◆ **PROBLEM SET**:
a) In the post on combining Bayesian inferences from many fitted models, which tools does Renato Frey say were used in the past to obtain model-averaged coefficients?
b) Rewrite the paragraph beginning "On the one hand, screening all" from the post on combining Bayesian inferences as a short bulleted list that keeps its main facts.

◆ **PAGE**:
* * * * * * * * *
Skip to content

Combining Bayesian inferences from many fitted models

Renato Frey writes:

I’m curious about your opinion on combining multi-model inference techniques with rstanarm:

On the one hand, screening all (theoretically meaningful) model specifications and fully reporting them seems to make a lot of sense to me — in line with the idea of transparent reporting, your idea of the multiverse analysis, or akin to Simonsohn’s Specification Curve Analysis (which seem to be quite closely related to each other anyway). So in the past, I’ve been using tools such as glmulti or regressionBF (from the BayesFactor package) to obtain model-averaged coefficients and more interestingly, the “importances” of the various predictors, which are determined across various model specifications (i.e., in the case of glmulti). However, these tools are only available for the “traditional” OLS and related estimation methods.
* * * * * * * * *
◆ **Segmentation data**:
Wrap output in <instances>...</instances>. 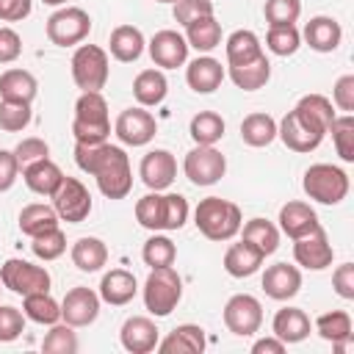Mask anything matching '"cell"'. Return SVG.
I'll return each mask as SVG.
<instances>
[{
	"label": "cell",
	"instance_id": "cell-1",
	"mask_svg": "<svg viewBox=\"0 0 354 354\" xmlns=\"http://www.w3.org/2000/svg\"><path fill=\"white\" fill-rule=\"evenodd\" d=\"M75 163L97 180V188L108 199H124L133 188L130 158L113 144H75Z\"/></svg>",
	"mask_w": 354,
	"mask_h": 354
},
{
	"label": "cell",
	"instance_id": "cell-2",
	"mask_svg": "<svg viewBox=\"0 0 354 354\" xmlns=\"http://www.w3.org/2000/svg\"><path fill=\"white\" fill-rule=\"evenodd\" d=\"M136 221L144 230H180L188 221V202L180 194H160L152 191L136 202Z\"/></svg>",
	"mask_w": 354,
	"mask_h": 354
},
{
	"label": "cell",
	"instance_id": "cell-3",
	"mask_svg": "<svg viewBox=\"0 0 354 354\" xmlns=\"http://www.w3.org/2000/svg\"><path fill=\"white\" fill-rule=\"evenodd\" d=\"M194 224L207 241H230L241 232V207L221 196H207L194 210Z\"/></svg>",
	"mask_w": 354,
	"mask_h": 354
},
{
	"label": "cell",
	"instance_id": "cell-4",
	"mask_svg": "<svg viewBox=\"0 0 354 354\" xmlns=\"http://www.w3.org/2000/svg\"><path fill=\"white\" fill-rule=\"evenodd\" d=\"M72 133L77 144H102L111 136L108 102L100 91H83L75 102Z\"/></svg>",
	"mask_w": 354,
	"mask_h": 354
},
{
	"label": "cell",
	"instance_id": "cell-5",
	"mask_svg": "<svg viewBox=\"0 0 354 354\" xmlns=\"http://www.w3.org/2000/svg\"><path fill=\"white\" fill-rule=\"evenodd\" d=\"M180 299H183V279H180V274L171 266L152 268L147 282H144V307L155 318H166L180 304Z\"/></svg>",
	"mask_w": 354,
	"mask_h": 354
},
{
	"label": "cell",
	"instance_id": "cell-6",
	"mask_svg": "<svg viewBox=\"0 0 354 354\" xmlns=\"http://www.w3.org/2000/svg\"><path fill=\"white\" fill-rule=\"evenodd\" d=\"M301 188L310 199L321 205H340L348 194V174L332 163H315L304 171Z\"/></svg>",
	"mask_w": 354,
	"mask_h": 354
},
{
	"label": "cell",
	"instance_id": "cell-7",
	"mask_svg": "<svg viewBox=\"0 0 354 354\" xmlns=\"http://www.w3.org/2000/svg\"><path fill=\"white\" fill-rule=\"evenodd\" d=\"M72 80L83 91H102L108 83V53L97 44H80L72 55Z\"/></svg>",
	"mask_w": 354,
	"mask_h": 354
},
{
	"label": "cell",
	"instance_id": "cell-8",
	"mask_svg": "<svg viewBox=\"0 0 354 354\" xmlns=\"http://www.w3.org/2000/svg\"><path fill=\"white\" fill-rule=\"evenodd\" d=\"M277 136H279L282 144H285L288 149H293V152H313V149L324 141L326 130H324L318 122H313L304 111L293 108V111H288L285 119L277 124Z\"/></svg>",
	"mask_w": 354,
	"mask_h": 354
},
{
	"label": "cell",
	"instance_id": "cell-9",
	"mask_svg": "<svg viewBox=\"0 0 354 354\" xmlns=\"http://www.w3.org/2000/svg\"><path fill=\"white\" fill-rule=\"evenodd\" d=\"M0 282L17 293V296H28V293H44L50 290V274L41 266H33L22 257H8L0 266Z\"/></svg>",
	"mask_w": 354,
	"mask_h": 354
},
{
	"label": "cell",
	"instance_id": "cell-10",
	"mask_svg": "<svg viewBox=\"0 0 354 354\" xmlns=\"http://www.w3.org/2000/svg\"><path fill=\"white\" fill-rule=\"evenodd\" d=\"M47 39L58 47H72V44H80L88 30H91V17L77 8V6H64L58 8L55 14H50L47 19Z\"/></svg>",
	"mask_w": 354,
	"mask_h": 354
},
{
	"label": "cell",
	"instance_id": "cell-11",
	"mask_svg": "<svg viewBox=\"0 0 354 354\" xmlns=\"http://www.w3.org/2000/svg\"><path fill=\"white\" fill-rule=\"evenodd\" d=\"M53 207H55L58 218H64L69 224H80L91 213V194L77 177H64L53 194Z\"/></svg>",
	"mask_w": 354,
	"mask_h": 354
},
{
	"label": "cell",
	"instance_id": "cell-12",
	"mask_svg": "<svg viewBox=\"0 0 354 354\" xmlns=\"http://www.w3.org/2000/svg\"><path fill=\"white\" fill-rule=\"evenodd\" d=\"M183 171L185 177L194 183V185H213L224 177L227 171V158L216 149V147H194L188 155H185V163H183Z\"/></svg>",
	"mask_w": 354,
	"mask_h": 354
},
{
	"label": "cell",
	"instance_id": "cell-13",
	"mask_svg": "<svg viewBox=\"0 0 354 354\" xmlns=\"http://www.w3.org/2000/svg\"><path fill=\"white\" fill-rule=\"evenodd\" d=\"M263 324V307L254 296L249 293H235L227 304H224V326L238 335V337H249L260 329Z\"/></svg>",
	"mask_w": 354,
	"mask_h": 354
},
{
	"label": "cell",
	"instance_id": "cell-14",
	"mask_svg": "<svg viewBox=\"0 0 354 354\" xmlns=\"http://www.w3.org/2000/svg\"><path fill=\"white\" fill-rule=\"evenodd\" d=\"M113 133L122 144L127 147H144L155 138L158 133V122L149 111H144L141 105L138 108H127L116 116V124H113Z\"/></svg>",
	"mask_w": 354,
	"mask_h": 354
},
{
	"label": "cell",
	"instance_id": "cell-15",
	"mask_svg": "<svg viewBox=\"0 0 354 354\" xmlns=\"http://www.w3.org/2000/svg\"><path fill=\"white\" fill-rule=\"evenodd\" d=\"M97 315H100V296L91 288L77 285V288L66 290V296L61 301V318H64V324H69L72 329L75 326H88V324L97 321Z\"/></svg>",
	"mask_w": 354,
	"mask_h": 354
},
{
	"label": "cell",
	"instance_id": "cell-16",
	"mask_svg": "<svg viewBox=\"0 0 354 354\" xmlns=\"http://www.w3.org/2000/svg\"><path fill=\"white\" fill-rule=\"evenodd\" d=\"M293 257L301 268H310V271H324L326 266H332V257H335V249L324 232V227L313 230L310 235L304 238H296L293 243Z\"/></svg>",
	"mask_w": 354,
	"mask_h": 354
},
{
	"label": "cell",
	"instance_id": "cell-17",
	"mask_svg": "<svg viewBox=\"0 0 354 354\" xmlns=\"http://www.w3.org/2000/svg\"><path fill=\"white\" fill-rule=\"evenodd\" d=\"M138 174L149 191H166L177 177V160L169 149H149L141 158Z\"/></svg>",
	"mask_w": 354,
	"mask_h": 354
},
{
	"label": "cell",
	"instance_id": "cell-18",
	"mask_svg": "<svg viewBox=\"0 0 354 354\" xmlns=\"http://www.w3.org/2000/svg\"><path fill=\"white\" fill-rule=\"evenodd\" d=\"M149 55L158 66L163 69H177L188 61V41L185 36H180L177 30H158L149 39Z\"/></svg>",
	"mask_w": 354,
	"mask_h": 354
},
{
	"label": "cell",
	"instance_id": "cell-19",
	"mask_svg": "<svg viewBox=\"0 0 354 354\" xmlns=\"http://www.w3.org/2000/svg\"><path fill=\"white\" fill-rule=\"evenodd\" d=\"M158 332H160V329L155 326L152 318H147V315H133V318H127V321L122 324L119 337H122V346H124L130 354H149V351L158 348V340H160Z\"/></svg>",
	"mask_w": 354,
	"mask_h": 354
},
{
	"label": "cell",
	"instance_id": "cell-20",
	"mask_svg": "<svg viewBox=\"0 0 354 354\" xmlns=\"http://www.w3.org/2000/svg\"><path fill=\"white\" fill-rule=\"evenodd\" d=\"M299 288H301V274L290 263H274L263 274V290H266V296H271L277 301L293 299L299 293Z\"/></svg>",
	"mask_w": 354,
	"mask_h": 354
},
{
	"label": "cell",
	"instance_id": "cell-21",
	"mask_svg": "<svg viewBox=\"0 0 354 354\" xmlns=\"http://www.w3.org/2000/svg\"><path fill=\"white\" fill-rule=\"evenodd\" d=\"M318 227H321V221H318L315 210L307 202H288V205L279 207V230L288 238H293V241L304 238Z\"/></svg>",
	"mask_w": 354,
	"mask_h": 354
},
{
	"label": "cell",
	"instance_id": "cell-22",
	"mask_svg": "<svg viewBox=\"0 0 354 354\" xmlns=\"http://www.w3.org/2000/svg\"><path fill=\"white\" fill-rule=\"evenodd\" d=\"M185 80L196 94H213L224 80V66L210 55H199L188 64Z\"/></svg>",
	"mask_w": 354,
	"mask_h": 354
},
{
	"label": "cell",
	"instance_id": "cell-23",
	"mask_svg": "<svg viewBox=\"0 0 354 354\" xmlns=\"http://www.w3.org/2000/svg\"><path fill=\"white\" fill-rule=\"evenodd\" d=\"M22 180H25V185H28L33 194H39V196H53L55 188H58L61 180H64V171H61L58 163H53L50 158H41V160H33V163H28V166L22 169Z\"/></svg>",
	"mask_w": 354,
	"mask_h": 354
},
{
	"label": "cell",
	"instance_id": "cell-24",
	"mask_svg": "<svg viewBox=\"0 0 354 354\" xmlns=\"http://www.w3.org/2000/svg\"><path fill=\"white\" fill-rule=\"evenodd\" d=\"M160 354H199L205 351V329L196 324H180L163 340H158Z\"/></svg>",
	"mask_w": 354,
	"mask_h": 354
},
{
	"label": "cell",
	"instance_id": "cell-25",
	"mask_svg": "<svg viewBox=\"0 0 354 354\" xmlns=\"http://www.w3.org/2000/svg\"><path fill=\"white\" fill-rule=\"evenodd\" d=\"M138 293V282L130 271L124 268H111L102 282H100V299L113 304V307H122L127 301H133V296Z\"/></svg>",
	"mask_w": 354,
	"mask_h": 354
},
{
	"label": "cell",
	"instance_id": "cell-26",
	"mask_svg": "<svg viewBox=\"0 0 354 354\" xmlns=\"http://www.w3.org/2000/svg\"><path fill=\"white\" fill-rule=\"evenodd\" d=\"M340 39H343V28L332 17H313L304 25V41L315 53H332V50H337Z\"/></svg>",
	"mask_w": 354,
	"mask_h": 354
},
{
	"label": "cell",
	"instance_id": "cell-27",
	"mask_svg": "<svg viewBox=\"0 0 354 354\" xmlns=\"http://www.w3.org/2000/svg\"><path fill=\"white\" fill-rule=\"evenodd\" d=\"M271 329H274V337H279L285 346L288 343H301L310 335V318L299 307H282V310H277Z\"/></svg>",
	"mask_w": 354,
	"mask_h": 354
},
{
	"label": "cell",
	"instance_id": "cell-28",
	"mask_svg": "<svg viewBox=\"0 0 354 354\" xmlns=\"http://www.w3.org/2000/svg\"><path fill=\"white\" fill-rule=\"evenodd\" d=\"M144 33L136 28V25H119L111 30V39H108V47H111V55L122 64H133L141 58L144 53Z\"/></svg>",
	"mask_w": 354,
	"mask_h": 354
},
{
	"label": "cell",
	"instance_id": "cell-29",
	"mask_svg": "<svg viewBox=\"0 0 354 354\" xmlns=\"http://www.w3.org/2000/svg\"><path fill=\"white\" fill-rule=\"evenodd\" d=\"M263 260H266V254H263L260 249H254L252 243L241 241V243H232V246L227 249V254H224V268H227L230 277L243 279V277L257 274L260 266H263Z\"/></svg>",
	"mask_w": 354,
	"mask_h": 354
},
{
	"label": "cell",
	"instance_id": "cell-30",
	"mask_svg": "<svg viewBox=\"0 0 354 354\" xmlns=\"http://www.w3.org/2000/svg\"><path fill=\"white\" fill-rule=\"evenodd\" d=\"M166 91H169V83H166V75L160 69H144L133 80V97L138 100L141 108L160 105L166 100Z\"/></svg>",
	"mask_w": 354,
	"mask_h": 354
},
{
	"label": "cell",
	"instance_id": "cell-31",
	"mask_svg": "<svg viewBox=\"0 0 354 354\" xmlns=\"http://www.w3.org/2000/svg\"><path fill=\"white\" fill-rule=\"evenodd\" d=\"M185 41H188V47H194L199 53H210L221 44V25L216 22L213 14L196 17L185 25Z\"/></svg>",
	"mask_w": 354,
	"mask_h": 354
},
{
	"label": "cell",
	"instance_id": "cell-32",
	"mask_svg": "<svg viewBox=\"0 0 354 354\" xmlns=\"http://www.w3.org/2000/svg\"><path fill=\"white\" fill-rule=\"evenodd\" d=\"M39 86L28 69H6L0 75V97L11 102H33Z\"/></svg>",
	"mask_w": 354,
	"mask_h": 354
},
{
	"label": "cell",
	"instance_id": "cell-33",
	"mask_svg": "<svg viewBox=\"0 0 354 354\" xmlns=\"http://www.w3.org/2000/svg\"><path fill=\"white\" fill-rule=\"evenodd\" d=\"M268 77H271V64H268L266 53H263L260 58L249 61V64L230 66V80H232L238 88H243V91H257V88H263V86L268 83Z\"/></svg>",
	"mask_w": 354,
	"mask_h": 354
},
{
	"label": "cell",
	"instance_id": "cell-34",
	"mask_svg": "<svg viewBox=\"0 0 354 354\" xmlns=\"http://www.w3.org/2000/svg\"><path fill=\"white\" fill-rule=\"evenodd\" d=\"M53 227H58V213H55V207H50V205H44V202H33V205H25V207L19 210V230H22L25 235L36 238V235H41V232H47V230H53Z\"/></svg>",
	"mask_w": 354,
	"mask_h": 354
},
{
	"label": "cell",
	"instance_id": "cell-35",
	"mask_svg": "<svg viewBox=\"0 0 354 354\" xmlns=\"http://www.w3.org/2000/svg\"><path fill=\"white\" fill-rule=\"evenodd\" d=\"M72 263L80 271L94 274L108 263V246L100 238H77L72 246Z\"/></svg>",
	"mask_w": 354,
	"mask_h": 354
},
{
	"label": "cell",
	"instance_id": "cell-36",
	"mask_svg": "<svg viewBox=\"0 0 354 354\" xmlns=\"http://www.w3.org/2000/svg\"><path fill=\"white\" fill-rule=\"evenodd\" d=\"M224 47H227V64L230 66L249 64V61H254V58L263 55V44H260V39L252 30H235V33H230V39H227Z\"/></svg>",
	"mask_w": 354,
	"mask_h": 354
},
{
	"label": "cell",
	"instance_id": "cell-37",
	"mask_svg": "<svg viewBox=\"0 0 354 354\" xmlns=\"http://www.w3.org/2000/svg\"><path fill=\"white\" fill-rule=\"evenodd\" d=\"M241 138L249 147H268L277 138V122L268 113H249L241 122Z\"/></svg>",
	"mask_w": 354,
	"mask_h": 354
},
{
	"label": "cell",
	"instance_id": "cell-38",
	"mask_svg": "<svg viewBox=\"0 0 354 354\" xmlns=\"http://www.w3.org/2000/svg\"><path fill=\"white\" fill-rule=\"evenodd\" d=\"M22 299H25V301H22L25 318H30V321H36V324H44V326L58 324V318H61V304L50 296V290H44V293H28V296H22Z\"/></svg>",
	"mask_w": 354,
	"mask_h": 354
},
{
	"label": "cell",
	"instance_id": "cell-39",
	"mask_svg": "<svg viewBox=\"0 0 354 354\" xmlns=\"http://www.w3.org/2000/svg\"><path fill=\"white\" fill-rule=\"evenodd\" d=\"M194 144L199 147H213L216 141H221L224 136V119L216 113V111H199L194 119H191V127H188Z\"/></svg>",
	"mask_w": 354,
	"mask_h": 354
},
{
	"label": "cell",
	"instance_id": "cell-40",
	"mask_svg": "<svg viewBox=\"0 0 354 354\" xmlns=\"http://www.w3.org/2000/svg\"><path fill=\"white\" fill-rule=\"evenodd\" d=\"M241 227H243V241L260 249L263 254H274L279 249V230L268 218H252Z\"/></svg>",
	"mask_w": 354,
	"mask_h": 354
},
{
	"label": "cell",
	"instance_id": "cell-41",
	"mask_svg": "<svg viewBox=\"0 0 354 354\" xmlns=\"http://www.w3.org/2000/svg\"><path fill=\"white\" fill-rule=\"evenodd\" d=\"M315 329L324 340L335 343V346H346L351 340V315L343 313V310H332V313H324L318 315L315 321Z\"/></svg>",
	"mask_w": 354,
	"mask_h": 354
},
{
	"label": "cell",
	"instance_id": "cell-42",
	"mask_svg": "<svg viewBox=\"0 0 354 354\" xmlns=\"http://www.w3.org/2000/svg\"><path fill=\"white\" fill-rule=\"evenodd\" d=\"M301 44V33L296 30V25H268V33H266V47L274 53V55H293Z\"/></svg>",
	"mask_w": 354,
	"mask_h": 354
},
{
	"label": "cell",
	"instance_id": "cell-43",
	"mask_svg": "<svg viewBox=\"0 0 354 354\" xmlns=\"http://www.w3.org/2000/svg\"><path fill=\"white\" fill-rule=\"evenodd\" d=\"M329 133H332V141H335L340 160L351 163L354 160V116L351 113L335 116V122L329 124Z\"/></svg>",
	"mask_w": 354,
	"mask_h": 354
},
{
	"label": "cell",
	"instance_id": "cell-44",
	"mask_svg": "<svg viewBox=\"0 0 354 354\" xmlns=\"http://www.w3.org/2000/svg\"><path fill=\"white\" fill-rule=\"evenodd\" d=\"M141 257L149 268H160V266H171L174 257H177V246L171 243V238L166 235H152L147 238L144 249H141Z\"/></svg>",
	"mask_w": 354,
	"mask_h": 354
},
{
	"label": "cell",
	"instance_id": "cell-45",
	"mask_svg": "<svg viewBox=\"0 0 354 354\" xmlns=\"http://www.w3.org/2000/svg\"><path fill=\"white\" fill-rule=\"evenodd\" d=\"M44 354H75L77 351V337L69 324H53L50 332L41 340Z\"/></svg>",
	"mask_w": 354,
	"mask_h": 354
},
{
	"label": "cell",
	"instance_id": "cell-46",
* * * * * * * * *
◆ **ANSWERS TO THE PROBLEMS**:
a) glmulti and regressionBF (from the BayesFactor package).

b)
- Screening and fully reporting all theoretically meaningful model specifications seems to make a lot of sense. This fits with transparent reporting, the multiverse analysis idea, and Simonsohn's Specification Curve Analysis, which seem closely related.
- The writer has used glmulti or regressionBF (from the BayesFactor package) to get model-averaged coefficients and, more interestingly, predictor "importances" determined across model specifications (in the case of glmulti).
- These tools are only available for "traditional" OLS and related estimation methods.